Kolonisasi Gedung Dalam cukup luas dan mencakup 70 kelompok. Ke-70 kelompok tersebut merupakan percampuran penduduk Jawa yang didatangkan hingga 1937 serta penduduk yang sudah datang pada Kolonisasi Sukadana. Ke-70 kelompok itu akhirnya berkembang menjadi desa dan berkembang lagi menjadi kecamatan.

Mulai dari Kolonisasi Gedung Dalam tersebut, lanjut Sinungan, terutama ketika penduduk dari Pulau Jawa sudah mapan, segala bentuk kejahatan yang dilakukan Lampung baru marak. ”Kalau Kolonisasi Sukadana boleh saya katakan cukup bersih dari kejahatan. Namun untuk Kolonisasi Gedung Dalam, inilah era munculnya bentuk-bentuk kejahatan itu,” kata Sinungan.

Apabila dirunut, penduduk dari Pulau Jawa yang didatangkan pada dua kolonisasi terakhir sejatinya sudah memiliki bibit 5M atau singkatan dari bahasa Jawa minum, main, madat, madon, dan maling. Itu adalah istilah dalam masyarakat Jawa untuk menyebut perilaku tidak benar seperti suka minum minuman keras, suka berjudi, suka mengisap candu, suka bermain perempuan, dan mencuri. Sejak itu, segala bentuk kejahatan mulai terjadi.

Hal tersebut dibenarkan oleh tokoh masyarakat Metro yang sangat memahami seluk-beluk aksi kejahatan dan pelaku di wilayah Metro dan Lampung Timur namun tidak bersedia disebut namanya. Ia mengatakan, sebelum kedatangan penduduk dari Pulau Jawa, bisa dikatakan Lampung merupakan tempat yang paling aman.

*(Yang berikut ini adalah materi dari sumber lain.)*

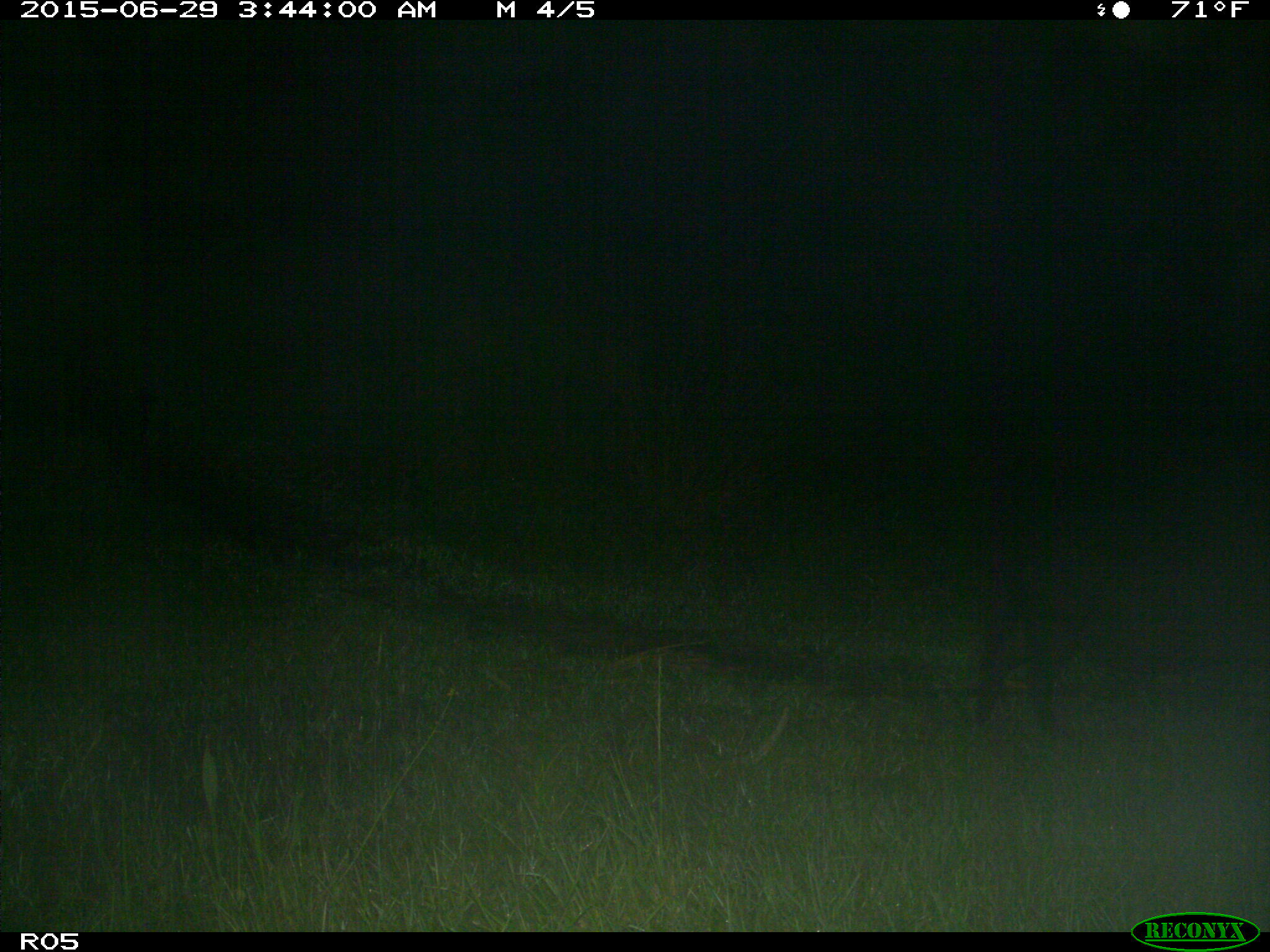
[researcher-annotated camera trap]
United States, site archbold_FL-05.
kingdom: Animalia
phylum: Chordata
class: Mammalia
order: Artiodactyla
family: Suidae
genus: Sus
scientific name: Sus scrofa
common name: wild boar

Selain tanah sangat subur, penduduk juga hanya sedikit. Penduduk yang sangat sedikit itu tinggal dalam kelompok marga dengan keadatan dan keislaman yang kuat. Kehidupan masyarakat Lampung betul-betul enak. Mereka tidak perlu bersusah payah bekerja. Untuk hidup, mereka tinggal memetik kopi atau lada yang ditanam nenek moyang. Hidup mereka sangat nyaman sehingga mereka tidak mungkin berbuat jahat.

”Bisa dikatakan, Lampung sebelum kolonisasi sangat aman dan kaya. Namun akhirnya kekayaan alam itulah yang nantinya jadi bumerang,” kata tokoh masyarakat yang juga turunan kedua kolonisasi 1928 tersebut.

Hal yang memungkinkan terjadi perubahan sikap hidup masyarakat Lampung adalah pergeseran tata nilai. Pergeseran tata nilai itu terjadi begitu saja, tepatnya setelah kolonisasi mantap pada tahun 1930-1940.

Pada tahun-tahun itulah penduduk asli Lampung baru mengenal kejahatan. Sikap jahat itu mereka pelajari dari pendatang dari Pulau Jawa.

Selama kolonisasi, penduduk dari Pulau Jawa datang tanpa modal. Mirip seperti seleksi alam, penduduk yang ulet akan berhasil, yang tidak ulet akan gagal.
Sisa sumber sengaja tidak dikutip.